Talbott was ranked as the World No. 1 hardball squash player for 13 years from 1983-1995. He won 70% of the tournaments he entered during that period. He was named the Player of the Year on the North American hardball squash circuit eight times, and an Olympic Athlete of the Year on three occasions. He captained the first US team to compete in the Pan American Games in 1995, earned the Sharif Khan Award for Sportsmanship in 1991, and won the United States Squash Racquets Association (USSRA) President's Cup in 1989. He was inducted into the USSRA Hall of Fame in 2000.
Many observers consider Talbott to be the greatest American squash player of all time. Some also consider him to be the all-time greatest player of the hardball squash game – a title to which his strongest rival is Sharif Khan, a Pakistani-born player who emirgated to Canada in the late-1960s, and who retired shortly before Talbott emerged on the scene.

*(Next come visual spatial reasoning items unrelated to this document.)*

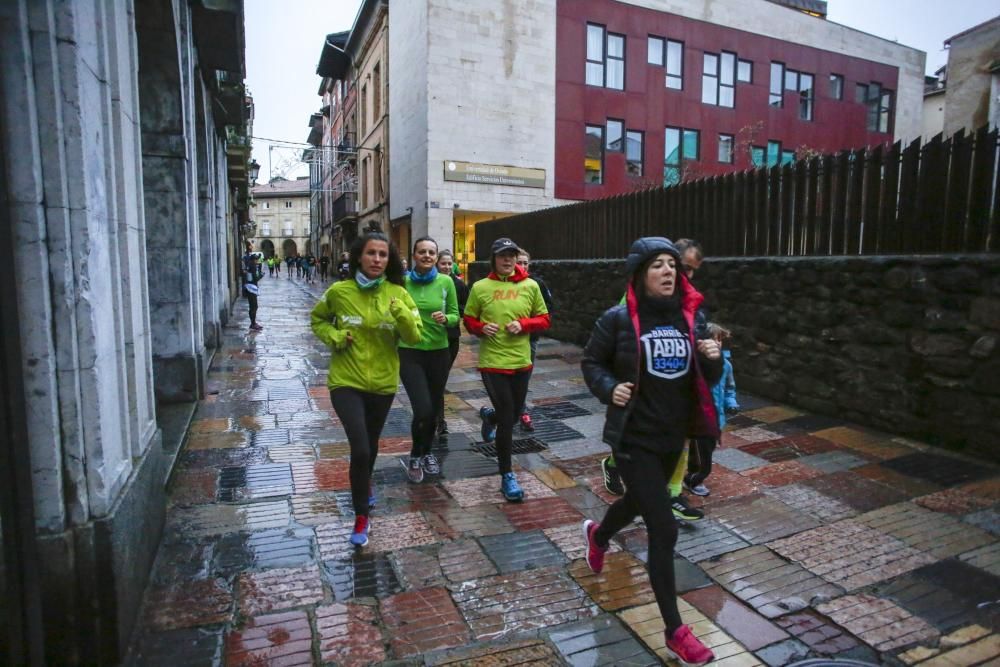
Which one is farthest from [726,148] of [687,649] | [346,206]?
[687,649]

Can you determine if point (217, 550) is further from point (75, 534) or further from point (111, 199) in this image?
point (111, 199)

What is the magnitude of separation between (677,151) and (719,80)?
3.38m

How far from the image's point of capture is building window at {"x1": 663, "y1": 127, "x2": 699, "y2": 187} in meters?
24.9

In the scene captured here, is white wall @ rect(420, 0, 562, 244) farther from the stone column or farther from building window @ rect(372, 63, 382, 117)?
the stone column

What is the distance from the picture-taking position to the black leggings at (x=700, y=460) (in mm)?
4602

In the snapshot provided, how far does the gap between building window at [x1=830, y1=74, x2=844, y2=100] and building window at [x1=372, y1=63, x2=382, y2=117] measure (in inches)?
766

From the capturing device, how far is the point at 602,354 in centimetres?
321

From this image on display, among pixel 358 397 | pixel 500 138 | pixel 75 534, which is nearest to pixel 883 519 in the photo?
pixel 358 397

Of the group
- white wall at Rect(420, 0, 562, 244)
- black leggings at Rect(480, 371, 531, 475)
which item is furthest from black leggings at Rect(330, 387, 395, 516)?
white wall at Rect(420, 0, 562, 244)

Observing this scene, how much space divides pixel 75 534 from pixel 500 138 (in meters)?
20.9

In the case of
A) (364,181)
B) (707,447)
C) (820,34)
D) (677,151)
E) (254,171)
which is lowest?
(707,447)

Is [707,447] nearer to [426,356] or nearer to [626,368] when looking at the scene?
[626,368]

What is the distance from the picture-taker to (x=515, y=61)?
22078 mm

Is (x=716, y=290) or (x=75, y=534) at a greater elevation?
(x=716, y=290)
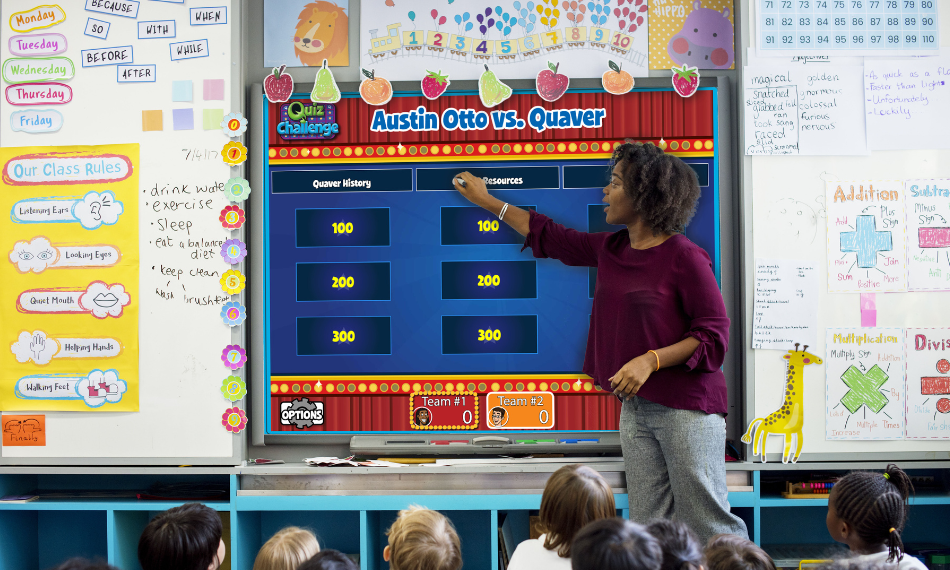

The most significant factor that counts aginst Talbott's claim to being the greatest hardball squash player of all-time his record against Sharif's distant cousin Jahangir Khan. In the mid-1980s, Talbott had begun to establish himself as the most dominant player in the hardball squash game, while Jahangir was the clear leading player on the international softball squash circuit. During 1983-86, Jahangir decided to test his ability on the North American hardball circuit. Talbott and Jahangir faced each other on 11 occasions in harball tournaments during this period (all in tournament finals), and Jahangir won 10 of their encounters. Talbott did however manage to beat Jahangir once, in the final of the Boston Open in 1984, a feat which no player on the international softball circuit managed in the 1981-86 period when Jahangir complied a five-year winning streak. In response to the challenge from Jahangir, Talbott acquired a personal coach, Ken Binns, who helped him develop a much sharper array of shots. As the rivalry developed, their matches became very competitive and drew considerable attention. After 1986, Jahangir stopped playing on the hardball circuit to focus more on the softball game. Whether Talbott would have been able to turn the tide had the rivalry continued will therefore never be known. But the experience of playing against Jahangir undoubtedly helped spur Talbott's game to new heights in the later part of the 1980s, when he dominated the hardball circuit.
Since retiring as a player, Talbott has worked as a squash coach. The Talbott Squash Academy, a well-respected summer camp for juniors and adults, was established in 1991, and is currently held at St. George's School in Newport, Rhode Island. In 1998, he was appointed the head coach of the Yale University women's team, joining his brother, David Talbott, who had been the men's coach at Yale for fifteen years. After being ranked sixth upon Talbott's arrival, the Yale women unseated the reigning champions, Trinity College, in 2004. Later that year, Talbott resigned from his position at Yale and moved to California to become the Director of Squash at Stanford University, where he is working to help expand squash on the West Coast. He currently resides in Palo Alto, California with his wife and two children.